End of Camping

one night i sat
up trying to count
tent time, evenings in
lean-tos, sleeping bags
on dew covered earth
after backpacking, hiking, driving
away from city streets

to forest trees, mountains
summer storms, coastal sunrises
and there were dozens
maybe two hundred of
these star-filled moon
skies with campfire sparked
memories of younger days

when injured vertebrae were
stronger and slumber more
easily arrived, now nearing
50, i feel the chapter’s
end coming, but a story
written in god’s nature
will always dwell within

The Veltin School For Girls

I’ve been going through my Grandmother Ethel’s scrapbook. My Grandmother attended The Veltin School in New York City. In the coming days I’m going to post some of her artwork and poetry. She lived her life in New York City, Rochester, NY, then Myrtle Beach, SC, for retirement. I was very close to my Grandmother (1907-2000). We were/are both poets and spiritual people. I’ve taught at a school serving girls for several years now, my Grandmother further connects me to that work and the historic mission of those institutions.

More about The Veltin School: https://en.wikipedia.org/wiki/Veltin_School_for_Girls

Harriet Tubman

what is it
to listen to
God, a voice
within that knows
right from wrong
freedom from slavery?

what if we
could all live
fearless in our
love for humanity
for the decency
of all people?

what if the
north star still
shines bright, if
only we be
not blind to
our inner truth?

what if we
are all Moses
wading in water
helping everyone across
to that dry
land of faith?

Presence and the Virus

and in the midst
of this uncertainty, as
time stands still in
houses, on streets where

dogs are walked five
times a day, and
women, men, wear masks
to stop the virus

within all this, i
sit next to my
son’s slumber and feel
only peace and calm

because this is our
moment, and all is
quiet, and the world
only exists right now

When The Fever Stopped

i found myself remembering
all the other feeble days
when time stood still, when
a single room, a single bed
was everything. Between
shivers and coughs, the
twilight space, sickness,
where body and mind journey
in dreams, but go nowhere.

This suffering carries with it
the magic of surrendering
to forces that determine
temperature and strength,
outside of human will and
control.

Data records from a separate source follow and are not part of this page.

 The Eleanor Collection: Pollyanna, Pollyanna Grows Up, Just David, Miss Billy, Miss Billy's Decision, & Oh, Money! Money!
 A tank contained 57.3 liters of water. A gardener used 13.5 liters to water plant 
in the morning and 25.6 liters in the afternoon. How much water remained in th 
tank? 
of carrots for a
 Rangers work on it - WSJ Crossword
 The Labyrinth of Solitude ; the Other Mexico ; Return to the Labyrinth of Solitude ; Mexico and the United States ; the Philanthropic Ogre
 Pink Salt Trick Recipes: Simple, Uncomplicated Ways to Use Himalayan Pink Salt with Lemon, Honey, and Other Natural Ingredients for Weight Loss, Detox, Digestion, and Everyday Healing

And when this lasts
for night after night, a voice
calls out, don’t fight, don’t fight.
And when we give in
life always begins again.

Seeing Saturn

Friday night with big hairy men
they could be riding Harleys
some wear bandanas as they peer through
large community college telescopes
wide silver cylinders pointed up to dotted dark
between bites of steak and cheese
they ask if I want to see Saturn
she’s clear tonight
they say like sailors looking at the moon
like Saturn sings opera
I sniff the air for beer or pot, but only smell
their sandwiches mixed with May night
they do this every Friday, search the sky
for celestial bodies, for heaven
from earth I join their shabbat
the ring, I see it, planet nestled within
I forget to breathe, then remember
that I too exist

Paraguayan Heaven

Sitting shotgun in a truck, 3 of us squeezed in the front (Cayo, Ernesto, Me), no seat belts, sipping yerba mate. I’m speaking Spanish, asking questions about recycling plastic and filtering water with chlorine. Cayo drives, points his finger up at the windshield, motioning to each vehicle we pass on the two lane Caazapa highway. Yvaga, he says, cielo, heaven. That’s where you will go when you die, his finger silently communicates. Watching this ritual I see the other drivers smiling at us, their fingers also pointing upward, telling us the same thing.

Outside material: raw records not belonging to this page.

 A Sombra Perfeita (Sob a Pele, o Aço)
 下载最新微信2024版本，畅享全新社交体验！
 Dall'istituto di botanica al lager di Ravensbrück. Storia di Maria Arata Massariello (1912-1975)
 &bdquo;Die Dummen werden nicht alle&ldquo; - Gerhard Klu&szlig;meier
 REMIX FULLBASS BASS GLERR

Cayo asks me about California. The Paraguayan campo has no cable TV, no CNN, no movie theaters. He doesn’t question me about celebrities or our president, he asks about the land, trees, animals, what the air smells like, feels like. I tell him about non-native eucalyptus trees, how they suck water out of the earth, take nourishment away from other plants. He understands. The conversation is easy, like the cumulus clouds that float like cotton above us.

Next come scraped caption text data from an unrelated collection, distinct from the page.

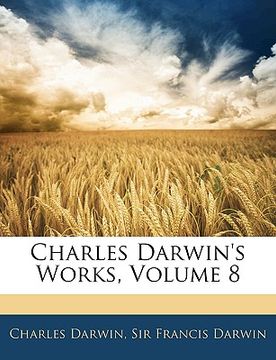 portada charles darwin's works, volume 8 (in English)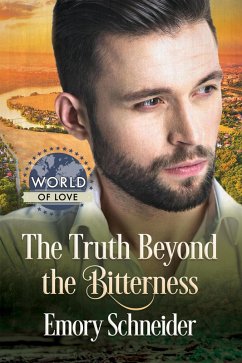 The Truth Beyond the Bitterness (eBook, ePUB) - Schneider, Emory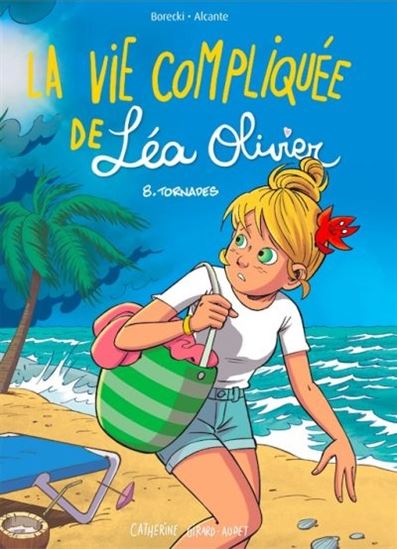 La vie compliquée de Léa Olivier BD 08 Tornades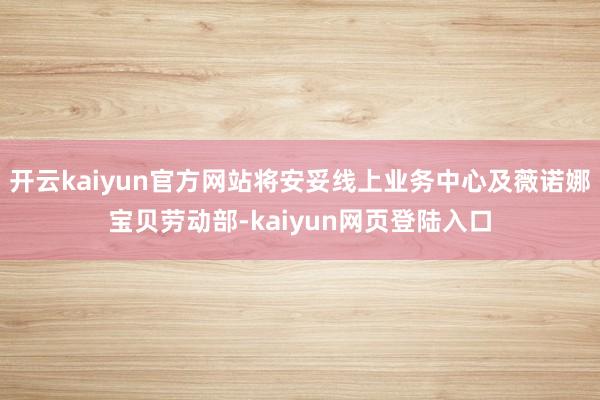 开云kaiyun官方网站将安妥线上业务中心及薇诺娜宝贝劳动部-kaiyun网页登陆入口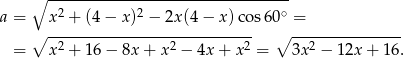  ∘ --------------------------------- a = x2 + (4 − x)2 − 2x(4 − x) cos6 0∘ = ∘ ---------------------------- ∘ --------------- = x2 + 16 − 8x + x 2 − 4x + x 2 = 3x 2 − 1 2x+ 16. 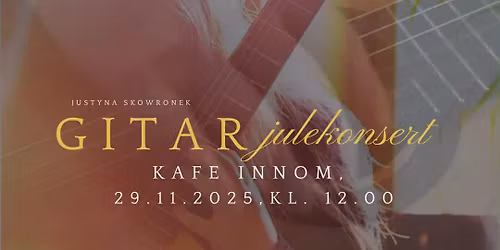 Gitar julekonsert med Justyna.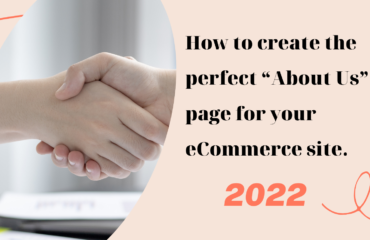 How to create the perfect “About Us” page for your eCommerce site.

Ernesto speaks and at first I think I comprehend, the cadence sounds the same, but then I’m lost in a time before Spanish, before South American roads. I close my eyes for a few seconds, a lightness takes over. I’m hearing a Guarani language not of an evangelizing church or of plundering capitalism, but of a people, a community. A few minutes later we slow down, pick up a hitchhiker, normal in this part of Paraguay. I see the guy sitting in the truck bed, a large heavy sack between his legs. A man on a journey, we both watch the road, I look out the front, he looks out the back.